━━━━━ Source text ━━━━━
Burlesque‘, a gaudy and not terribly convincing musical romp that co-stars Cher and Christina Aguilera, opened at a disappointing #5, with $11.6 million for the three-day weekend and $17 million for the five-day total. It’s just not a very good movie. The behind-the-scenes drama that resulted in the movie is way more interesting than the film itself. (I don’t trade in gossip… much… just Google it for yourself.) The picture is tepid and often dull, even though the musical numbers have a certain amount of sparkly pop (although Cher and Christina never do a song together – WTF?). Despite some uncredited re-writes by Diablo Cody, it never really coheres into anything beyond a mild amusement. It’s good to have Cher back and all – or at least Cher’s robotic doppelganger (the test results haven’t come back from the lab yet on this one) – but man oh man, it should have been for a better movie.

In #6 was another newbie, Ed Zwick’s ‘Love and Other Drugs‘. Its three-day total: $9.6 million. Five-day total: $13.8 million. This one co-stars Jake Gyllenhaal and Anne Hathaway, and is set in the heady days of the mid-’90s. I haven’t seen it yet for a number of reasons (didn’t have the time, think that glamorizing the morally bankrupt world of big pharma is more than a little questionable). The insistent press about Anne Hathaway’s frequent nudity is enough to leave me curious, though. Of the quasi-love-stories currently in cinemas, I’ll probably check out the J.J. Abrams-produced ‘Morning Glory’ before this one, all nudity aside.

The last new film to debut in the top ten was way down at #7. The Dwayne Johnson-starrer ‘Faster‘ zoomed into theaters with a stalled three-day total of $8.5 million, and a holiday total of $11.8 million. This was the artist formerly known as The Rock’s return to the action genre after a trio of family-friendly fare (‘Tooth Fairy‘, ‘The Back-Up Plan‘, and the ill-conceived ‘Race to Witch Mountain‘). It seems that audiences may have been dulled by his continual commitment to making movies for the kiddies. (This spring, he’ll be back in ass-kicking mode, playing the heavy in ‘Fast Five’, the fifth entry in the venerable ‘Fast and Furious‘ franchise.) I haven’t seen this one yet, but it’ll probably be the one movie I see on my day off this week. Because, you know, of the killing.
━━━━━ Dataset entries ━━━━━
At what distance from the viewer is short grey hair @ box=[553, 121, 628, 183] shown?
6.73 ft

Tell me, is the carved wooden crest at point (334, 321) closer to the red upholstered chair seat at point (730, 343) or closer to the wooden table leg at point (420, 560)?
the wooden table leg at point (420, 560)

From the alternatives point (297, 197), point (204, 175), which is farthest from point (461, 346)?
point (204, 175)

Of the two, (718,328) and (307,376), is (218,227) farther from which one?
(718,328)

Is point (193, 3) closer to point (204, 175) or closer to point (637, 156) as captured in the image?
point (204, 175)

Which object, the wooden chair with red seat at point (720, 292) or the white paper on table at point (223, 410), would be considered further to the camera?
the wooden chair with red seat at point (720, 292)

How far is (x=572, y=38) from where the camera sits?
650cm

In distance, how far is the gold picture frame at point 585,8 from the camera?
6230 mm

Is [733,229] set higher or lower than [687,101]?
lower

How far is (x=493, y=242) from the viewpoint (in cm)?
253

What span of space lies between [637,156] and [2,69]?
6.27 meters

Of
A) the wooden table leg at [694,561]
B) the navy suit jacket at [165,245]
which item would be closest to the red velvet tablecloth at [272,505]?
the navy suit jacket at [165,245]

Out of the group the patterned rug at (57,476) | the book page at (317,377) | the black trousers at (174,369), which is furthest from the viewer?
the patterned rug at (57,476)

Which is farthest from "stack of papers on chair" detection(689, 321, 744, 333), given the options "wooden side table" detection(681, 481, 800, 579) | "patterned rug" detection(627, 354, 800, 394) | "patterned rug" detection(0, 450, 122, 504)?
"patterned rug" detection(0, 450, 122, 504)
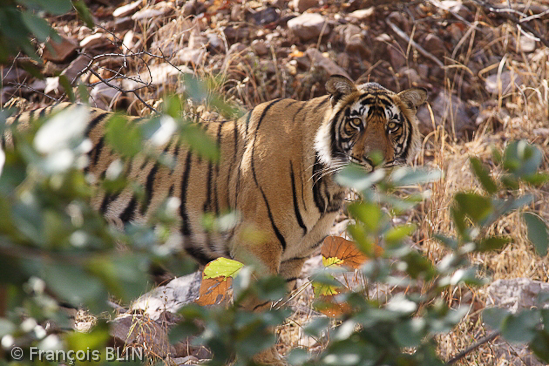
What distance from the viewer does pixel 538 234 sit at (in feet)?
2.83

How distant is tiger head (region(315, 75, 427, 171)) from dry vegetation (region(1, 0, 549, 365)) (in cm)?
159

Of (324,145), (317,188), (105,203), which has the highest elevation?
(324,145)

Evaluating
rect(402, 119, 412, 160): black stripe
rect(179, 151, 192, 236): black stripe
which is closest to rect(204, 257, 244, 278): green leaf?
rect(179, 151, 192, 236): black stripe

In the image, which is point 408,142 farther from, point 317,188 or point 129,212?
point 129,212

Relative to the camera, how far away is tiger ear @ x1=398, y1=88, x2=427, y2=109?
11.5 ft

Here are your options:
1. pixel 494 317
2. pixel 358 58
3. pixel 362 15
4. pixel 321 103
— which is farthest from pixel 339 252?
pixel 362 15

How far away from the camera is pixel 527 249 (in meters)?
4.37

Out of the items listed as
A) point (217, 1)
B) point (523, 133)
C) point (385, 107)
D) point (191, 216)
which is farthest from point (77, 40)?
point (523, 133)

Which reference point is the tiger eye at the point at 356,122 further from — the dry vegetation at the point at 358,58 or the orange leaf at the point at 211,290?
the dry vegetation at the point at 358,58

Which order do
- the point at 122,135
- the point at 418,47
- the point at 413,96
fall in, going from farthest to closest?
the point at 418,47
the point at 413,96
the point at 122,135

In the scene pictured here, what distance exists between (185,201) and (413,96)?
1.57m

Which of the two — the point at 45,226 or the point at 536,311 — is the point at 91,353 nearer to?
the point at 45,226

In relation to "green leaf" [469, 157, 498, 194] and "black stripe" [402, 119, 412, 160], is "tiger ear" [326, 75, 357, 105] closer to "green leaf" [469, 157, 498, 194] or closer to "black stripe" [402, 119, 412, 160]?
"black stripe" [402, 119, 412, 160]

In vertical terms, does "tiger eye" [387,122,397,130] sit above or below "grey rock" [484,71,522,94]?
above
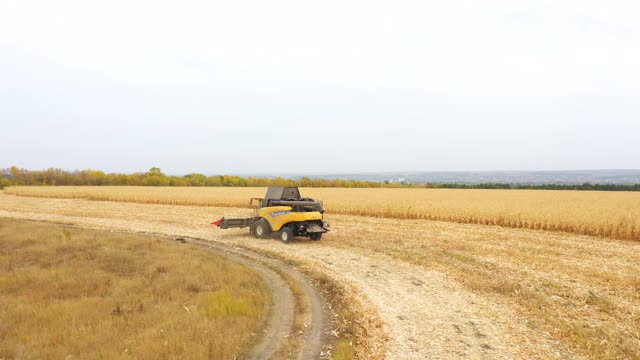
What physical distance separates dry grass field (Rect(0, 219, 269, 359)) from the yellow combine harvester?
3398mm

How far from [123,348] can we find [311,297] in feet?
12.8

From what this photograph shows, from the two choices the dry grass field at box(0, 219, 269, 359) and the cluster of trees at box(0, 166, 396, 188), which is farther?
the cluster of trees at box(0, 166, 396, 188)

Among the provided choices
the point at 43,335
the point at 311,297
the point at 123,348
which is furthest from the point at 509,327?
the point at 43,335

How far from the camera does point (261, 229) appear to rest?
1652 centimetres

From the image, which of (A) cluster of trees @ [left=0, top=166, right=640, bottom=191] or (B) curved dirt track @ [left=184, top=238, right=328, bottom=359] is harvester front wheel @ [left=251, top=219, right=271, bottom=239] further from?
(A) cluster of trees @ [left=0, top=166, right=640, bottom=191]

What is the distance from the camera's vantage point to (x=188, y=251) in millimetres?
13211

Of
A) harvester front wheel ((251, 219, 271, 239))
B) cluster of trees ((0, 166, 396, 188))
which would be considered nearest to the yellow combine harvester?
harvester front wheel ((251, 219, 271, 239))

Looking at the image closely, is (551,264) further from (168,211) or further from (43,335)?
(168,211)

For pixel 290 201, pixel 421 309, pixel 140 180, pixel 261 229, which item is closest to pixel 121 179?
pixel 140 180

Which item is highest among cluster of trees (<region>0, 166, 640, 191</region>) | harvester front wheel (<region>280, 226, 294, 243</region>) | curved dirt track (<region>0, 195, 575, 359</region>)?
cluster of trees (<region>0, 166, 640, 191</region>)

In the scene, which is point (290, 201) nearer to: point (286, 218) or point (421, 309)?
point (286, 218)

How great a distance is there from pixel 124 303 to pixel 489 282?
28.7ft

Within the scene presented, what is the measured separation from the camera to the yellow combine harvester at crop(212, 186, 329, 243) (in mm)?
15211

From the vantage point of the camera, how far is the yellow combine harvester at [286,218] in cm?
1521
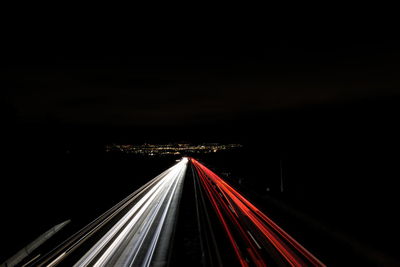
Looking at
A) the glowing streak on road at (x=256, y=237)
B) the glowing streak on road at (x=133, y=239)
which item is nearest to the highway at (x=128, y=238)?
the glowing streak on road at (x=133, y=239)

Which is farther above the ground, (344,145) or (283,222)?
(344,145)

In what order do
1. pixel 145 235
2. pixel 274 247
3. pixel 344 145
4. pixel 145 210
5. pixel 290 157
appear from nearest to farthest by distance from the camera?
pixel 274 247, pixel 145 235, pixel 145 210, pixel 290 157, pixel 344 145

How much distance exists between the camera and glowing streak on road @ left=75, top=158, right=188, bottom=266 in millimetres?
15988

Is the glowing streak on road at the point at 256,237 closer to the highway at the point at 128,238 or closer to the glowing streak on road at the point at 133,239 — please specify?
the highway at the point at 128,238

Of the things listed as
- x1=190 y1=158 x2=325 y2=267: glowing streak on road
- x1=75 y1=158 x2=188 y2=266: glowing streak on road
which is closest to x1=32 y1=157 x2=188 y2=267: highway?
x1=75 y1=158 x2=188 y2=266: glowing streak on road

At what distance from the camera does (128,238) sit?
19344 mm

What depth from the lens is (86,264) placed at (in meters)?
15.4

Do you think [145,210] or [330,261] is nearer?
[330,261]

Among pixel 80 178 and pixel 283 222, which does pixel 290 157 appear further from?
pixel 283 222

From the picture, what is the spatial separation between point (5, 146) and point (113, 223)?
126ft

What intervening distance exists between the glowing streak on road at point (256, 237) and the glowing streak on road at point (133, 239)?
4888 millimetres

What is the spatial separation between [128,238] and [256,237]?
8.18 m

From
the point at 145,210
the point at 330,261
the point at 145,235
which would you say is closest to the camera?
the point at 330,261

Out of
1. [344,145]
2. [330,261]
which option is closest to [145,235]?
[330,261]
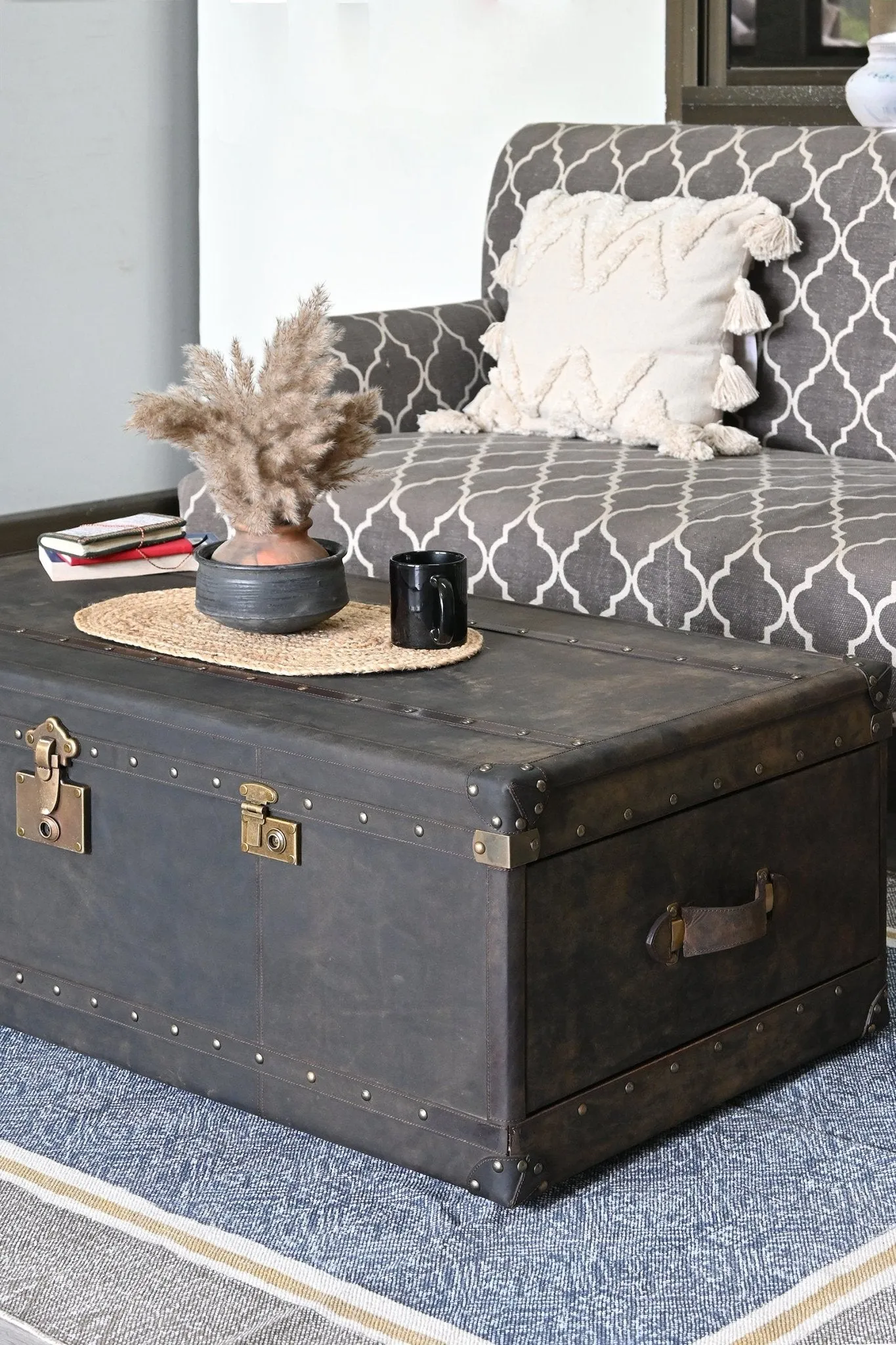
━━━━━
* **Task instructions**
1. Reproduce the part of the box-office text starting with "In #6 was another" and going on through "all nudity aside.".
2. Write the next part of the box-office text, beginning after its final sentence.

* **Responses by item number**
1.
In #6 was another newbie, Ed Zwick’s ‘Love and Other Drugs‘. Its three-day total: $9.6 million. Five-day total: $13.8 million. This one co-stars Jake Gyllenhaal and Anne Hathaway, and is set in the heady days of the mid-’90s. I haven’t seen it yet for a number of reasons (didn’t have the time, think that glamorizing the morally bankrupt world of big pharma is more than a little questionable). The insistent press about Anne Hathaway’s frequent nudity is enough to leave me curious, though. Of the quasi-love-stories currently in cinemas, I’ll probably check out the J.J. Abrams-produced ‘Morning Glory’ before this one, all nudity aside.

2.
Besides that, the weekend box office is pretty much what you’d expect it to be. I know that ‘The King’s Speech‘, Colin Firth’s handsomely filmed, appropriately rousing Oscar bait movie (it’s the Academy Award contender your mom will most love) opened in limited release, and I’m sure it packed them in. As it expands, watch the nation fall under its singular, if not entirely convincing, spell.

The Top 10:

01 ‘Harry Potter and the Deathly Hallows, Part 1’ (Warner Bros) – $50.3/$78 million

02 ‘Tangled’ (Disney) – $48.6/$68.5 million

03 ‘Megamind’ (Dream Works Animation/Paramount) – $12.9/$17.5 million

04 ‘Unstoppable’ (Fox) – $11.6/$16 million

05 ‘Burlesque’ (Sony) – $11.6/$15 million

06 ‘Love and Other Drugs’ (Fox) – $9.6/$13.8 million

07 ‘Faster’ (CBS Films/Sony) – $8.5/$11.8 million

08 ‘Due Date’ (Warner Bros) – $7.3/$10.5 million

09 ‘The Next Three Days’ (Lionsgate) – $4.9/$6.5 million

10 ‘Morning Glory’ (Paramount) – $3.8/$4.5 million

3 comments

  1. that1guypictures

    I’ve seen Tangled twice now…and outside of Toy Story 3, its my favorite film so far this year. What a great year for animation! I found the 3D served only to enhance the beauty of the animation. At no point were there lots of 3D “comin-at-ya” effects. The film can be enjoyed in 2D or 3D either way, the way any good film should.

  2. BambooLounge

    Glad to hear positive things about Tangled. I may see it in 3D this weekend, but had been sew-sawing on it b/c I initially thought this was Disney trying to do Dreamworks (all that ironic detachment shit they do) and I wanted to avoid that.

    Based on the trailer, I was a little worried also that this is Disney-channel-esque (Wizards of Waverly Place, Zach and Cody) in its delivery. I find both those shows to be beyond moronic and indicative of how far “children’s entertainment” has fallen.

    Can anyone whose seen it let me know if the “comedy” is on scale with that mindless shit?